▸ DESCRIÇÃO DO PROBLEMA
Cite na íntegra, sem qualquer alteração, a decisão arbitral sobre a liquidação de IRS.

▸ TEXTO FORNECIDO
====
Sendo um dos deveres em que a Administração fica constituída, por efeito da anulação administrativa do acto, a reconstituição da situação que existiria se o acto não tivesse sido praticado, mediante a execução do efeito repristinatório da anulação, nada impede que nesse âmbito sejam devidos juros indemnizatórios por pagamento indevido de prestação tributária, em consonância com o também estabelecido no artigo 43.º da Lei Geral Tributária.

 

 

 

DECISÃO ARBITRAL

 

I – RELATÓRIO

 

A. Dinâmica processual

 

  1. A..., NIF..., e B..., NIF..., ambos residentes na..., n.º ..., ..., ...-... Lisboa, (“Requerentes”), apresentaram pedido de pronúncia arbitral ao abrigo das disposições conjugadas dos arts. 2.º e 10.º do Decreto-Lei n.º 10/2011, de 20 de janeiro, que aprovou o Regime Jurídico da Arbitragem em Matéria Tributária, com a redação introduzida pelo art. 228.º da Lei n.º 66-B/2012, de 31 de dezembro (doravante, abreviadamente designado RJAT), para que seja declarada a ilegalidade do ato de liquidação relativo ao Imposto sobre o Rendimento das Pessoas Singulares (“IRS”) n.º 2024...no valor de € 44.718,40, referente ao período tributário de 2021 e, consequentemente, anulado, e efetuado o reembolso correspondente, acrescido dos juros indemnizatórios à taxa legal em vigor.
  2. No dia 7 de fevereiro de 2025, o pedido de constituição do tribunal arbitral foi aceite e automaticamente notificado aos Requerentes e à AT.
  3. Os Requerentes não procederam à nomeação de árbitro, pelo que, ao abrigo do disposto no artigo 6.º, 1, e artigo 11.º, 1, b), ambos do RJAT, o Senhor Presidente do Conselho Deontológico do CAAD designou o signatário como árbitro do Tribunal Arbitral Singular, que comunicou a aceitação do encargo no prazo aplicável.
  4. Em 27 de março de 2025 as partes foram notificadas dessa designação, não tendo manifestado vontade de a recusar.
====
▸ EXCERTO DA LISTAGEM
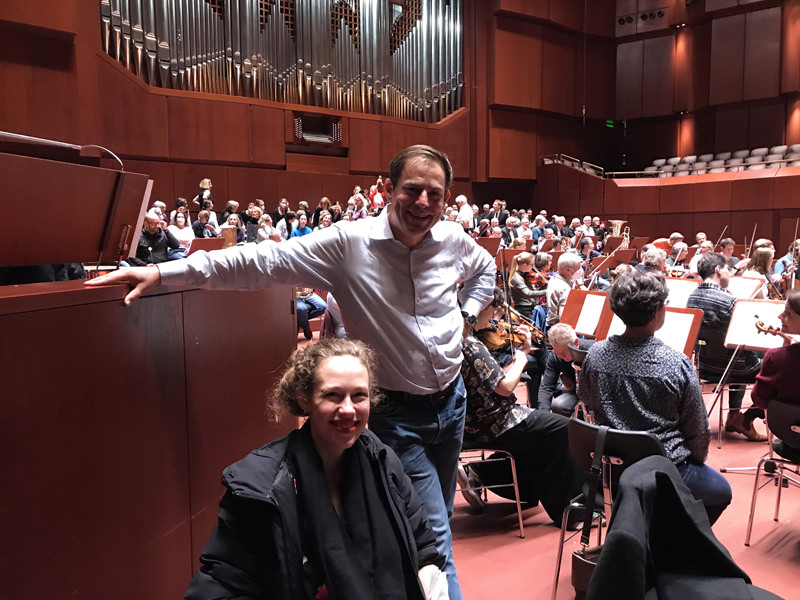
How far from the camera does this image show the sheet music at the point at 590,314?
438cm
====
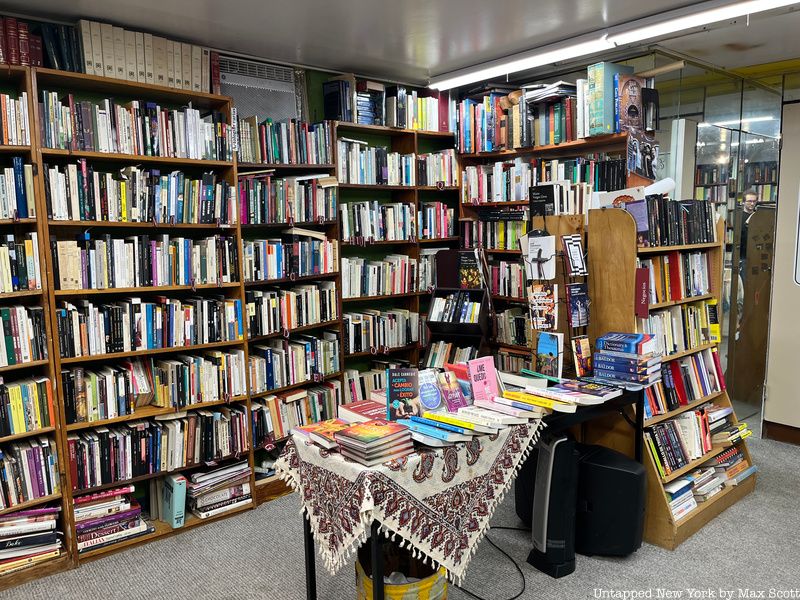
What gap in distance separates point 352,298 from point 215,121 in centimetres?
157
====
▸ RESULTADO DO EXERCÍCIO
Sendo um dos deveres em que a Administração fica constituída, por efeito da anulação administrativa do acto, a reconstituição da situação que existiria se o acto não tivesse sido praticado, mediante a execução do efeito repristinatório da anulação, nada impede que nesse âmbito sejam devidos juros indemnizatórios por pagamento indevido de prestação tributária, em consonância com o também estabelecido no artigo 43.º da Lei Geral Tributária.

 

 

 

DECISÃO ARBITRAL

 

I – RELATÓRIO

 

A. Dinâmica processual

 

  1. A..., NIF..., e B..., NIF..., ambos residentes na..., n.º ..., ..., ...-... Lisboa, (“Requerentes”), apresentaram pedido de pronúncia arbitral ao abrigo das disposições conjugadas dos arts. 2.º e 10.º do Decreto-Lei n.º 10/2011, de 20 de janeiro, que aprovou o Regime Jurídico da Arbitragem em Matéria Tributária, com a redação introduzida pelo art. 228.º da Lei n.º 66-B/2012, de 31 de dezembro (doravante, abreviadamente designado RJAT), para que seja declarada a ilegalidade do ato de liquidação relativo ao Imposto sobre o Rendimento das Pessoas Singulares (“IRS”) n.º 2024...no valor de € 44.718,40, referente ao período tributário de 2021 e, consequentemente, anulado, e efetuado o reembolso correspondente, acrescido dos juros indemnizatórios à taxa legal em vigor.
  2. No dia 7 de fevereiro de 2025, o pedido de constituição do tribunal arbitral foi aceite e automaticamente notificado aos Requerentes e à AT.
  3. Os Requerentes não procederam à nomeação de árbitro, pelo que, ao abrigo do disposto no artigo 6.º, 1, e artigo 11.º, 1, b), ambos do RJAT, o Senhor Presidente do Conselho Deontológico do CAAD designou o signatário como árbitro do Tribunal Arbitral Singular, que comunicou a aceitação do encargo no prazo aplicável.
  4. Em 27 de março de 2025 as partes foram notificadas dessa designação, não tendo manifestado vontade de a recusar.